● Page:
━━━━━━━━━━━━━━━━
I realized something lately. Seems like Bangkok is really some nasty bad ass place. I have never been there in my life before. Read on wiki that sex and prostitution is the main source of income that drives up the nation's GDP and economy. Thai pubs and clubs are the places where all these 'happenings' happens. As much as there are all these, the gang rate is on a high. Illegal arms deal, circulation of drugs and women, massive child prostitution rings, transexuals and what not. Is there anything good? Like shopping, good food, sceneries, ancient buildings, king's temple, market on a river, unusual gifts? I may be going there this October but definitely, it's not for the 'wild'. I am someone who do not engage myself in prostitution, drugs and arms for sure. Once in awhile, taking in a little whiskey will do and a little interaction time with the guys. But not to the extent of doing stupid stuffs that will have alot of repercussions. That being said, i am sure Thailand has alot of cultural, historic shit for me to do. As much as the night scene is worth the eye opener, i bet the day will be much of a better deal. What i am looking forward to the most is the Tom Yum soup and shopping and of course, the scenes. Not a wild dude here not the party type, and definitely not a woman/sex hunter, am just a guy armed with a DSLR wanting to expand my photo albums!
━━━━━━━━━━━━━━━━
Some records
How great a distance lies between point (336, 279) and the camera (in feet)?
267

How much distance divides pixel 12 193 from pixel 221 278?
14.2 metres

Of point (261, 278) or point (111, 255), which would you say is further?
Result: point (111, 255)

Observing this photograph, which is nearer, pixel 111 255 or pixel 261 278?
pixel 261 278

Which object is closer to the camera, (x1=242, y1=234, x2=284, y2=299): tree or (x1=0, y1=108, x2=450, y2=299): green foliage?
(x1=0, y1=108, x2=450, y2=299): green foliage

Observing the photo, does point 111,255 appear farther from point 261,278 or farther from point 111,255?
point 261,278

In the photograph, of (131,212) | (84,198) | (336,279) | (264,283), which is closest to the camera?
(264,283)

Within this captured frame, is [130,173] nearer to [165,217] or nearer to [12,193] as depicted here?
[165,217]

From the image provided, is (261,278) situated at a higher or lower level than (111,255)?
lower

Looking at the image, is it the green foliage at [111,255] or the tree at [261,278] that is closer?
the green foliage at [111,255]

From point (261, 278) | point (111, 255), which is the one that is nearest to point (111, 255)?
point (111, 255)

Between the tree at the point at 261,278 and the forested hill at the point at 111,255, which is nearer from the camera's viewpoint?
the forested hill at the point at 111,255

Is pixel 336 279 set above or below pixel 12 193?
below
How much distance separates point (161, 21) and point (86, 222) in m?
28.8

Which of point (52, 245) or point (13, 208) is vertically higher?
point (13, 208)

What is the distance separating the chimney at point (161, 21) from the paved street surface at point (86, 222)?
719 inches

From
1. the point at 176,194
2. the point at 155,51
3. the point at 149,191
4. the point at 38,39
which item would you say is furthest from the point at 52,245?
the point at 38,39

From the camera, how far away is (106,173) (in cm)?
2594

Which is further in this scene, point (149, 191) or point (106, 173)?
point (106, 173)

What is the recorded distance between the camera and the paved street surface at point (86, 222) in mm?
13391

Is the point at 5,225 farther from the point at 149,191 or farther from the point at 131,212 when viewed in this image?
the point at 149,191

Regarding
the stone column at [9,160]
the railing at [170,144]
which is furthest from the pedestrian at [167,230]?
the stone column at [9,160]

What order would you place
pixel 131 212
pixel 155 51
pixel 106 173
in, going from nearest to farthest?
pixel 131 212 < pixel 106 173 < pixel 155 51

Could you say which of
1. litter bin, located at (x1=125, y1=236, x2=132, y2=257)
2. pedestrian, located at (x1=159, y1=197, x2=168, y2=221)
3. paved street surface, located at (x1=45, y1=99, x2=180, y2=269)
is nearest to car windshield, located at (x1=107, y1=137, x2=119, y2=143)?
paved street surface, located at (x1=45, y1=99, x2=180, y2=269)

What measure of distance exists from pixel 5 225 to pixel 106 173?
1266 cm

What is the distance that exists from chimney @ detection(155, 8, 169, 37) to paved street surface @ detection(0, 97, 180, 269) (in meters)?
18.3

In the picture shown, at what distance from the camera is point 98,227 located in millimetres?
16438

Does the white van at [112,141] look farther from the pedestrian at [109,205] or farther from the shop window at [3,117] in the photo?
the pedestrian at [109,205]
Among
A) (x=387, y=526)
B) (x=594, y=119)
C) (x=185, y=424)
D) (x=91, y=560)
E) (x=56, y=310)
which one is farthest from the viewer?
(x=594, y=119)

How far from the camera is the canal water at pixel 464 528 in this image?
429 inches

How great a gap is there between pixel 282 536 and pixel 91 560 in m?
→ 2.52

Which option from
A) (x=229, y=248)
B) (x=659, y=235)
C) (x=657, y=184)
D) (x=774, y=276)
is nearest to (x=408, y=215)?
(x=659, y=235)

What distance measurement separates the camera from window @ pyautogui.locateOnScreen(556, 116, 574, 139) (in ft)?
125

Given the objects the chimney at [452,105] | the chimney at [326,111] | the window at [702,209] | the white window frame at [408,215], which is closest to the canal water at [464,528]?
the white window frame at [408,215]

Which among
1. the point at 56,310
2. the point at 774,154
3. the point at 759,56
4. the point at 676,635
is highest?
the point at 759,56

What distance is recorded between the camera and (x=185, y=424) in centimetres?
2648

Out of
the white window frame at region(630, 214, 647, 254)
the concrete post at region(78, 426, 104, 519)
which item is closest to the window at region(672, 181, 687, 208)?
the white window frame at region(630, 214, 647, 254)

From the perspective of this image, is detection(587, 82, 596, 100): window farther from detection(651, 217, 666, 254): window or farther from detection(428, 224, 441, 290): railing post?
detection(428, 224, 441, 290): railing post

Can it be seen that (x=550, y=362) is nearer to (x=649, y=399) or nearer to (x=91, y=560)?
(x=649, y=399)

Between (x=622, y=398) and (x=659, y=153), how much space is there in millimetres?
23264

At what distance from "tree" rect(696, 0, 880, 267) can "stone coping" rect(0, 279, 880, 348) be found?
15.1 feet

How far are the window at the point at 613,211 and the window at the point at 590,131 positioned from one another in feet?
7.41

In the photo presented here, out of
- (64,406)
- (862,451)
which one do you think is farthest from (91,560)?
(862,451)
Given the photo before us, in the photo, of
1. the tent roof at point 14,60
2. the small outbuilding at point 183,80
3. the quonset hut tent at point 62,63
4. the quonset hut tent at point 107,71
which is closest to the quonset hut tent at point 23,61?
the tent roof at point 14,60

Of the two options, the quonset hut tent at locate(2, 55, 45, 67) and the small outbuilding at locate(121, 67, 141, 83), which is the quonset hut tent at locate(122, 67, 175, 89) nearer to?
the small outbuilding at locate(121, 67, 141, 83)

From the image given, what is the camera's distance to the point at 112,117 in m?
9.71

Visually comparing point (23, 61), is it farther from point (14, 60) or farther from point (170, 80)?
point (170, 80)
━━━━━━━━━━━━━━━━
● Problem details:
Summarize the Bangkok post in two sentences. The data have no connection to the Bangkok post.

● Solution:
The writer, who has never been to Bangkok, has read about prostitution, gangs, illegal arms deals and drugs there and asks whether the place has anything good to offer. Possibly going this October but not for the "wild," the writer most looks forward to Tom Yum soup, shopping and the scenes, and wants to expand a set of photo albums with a DSLR.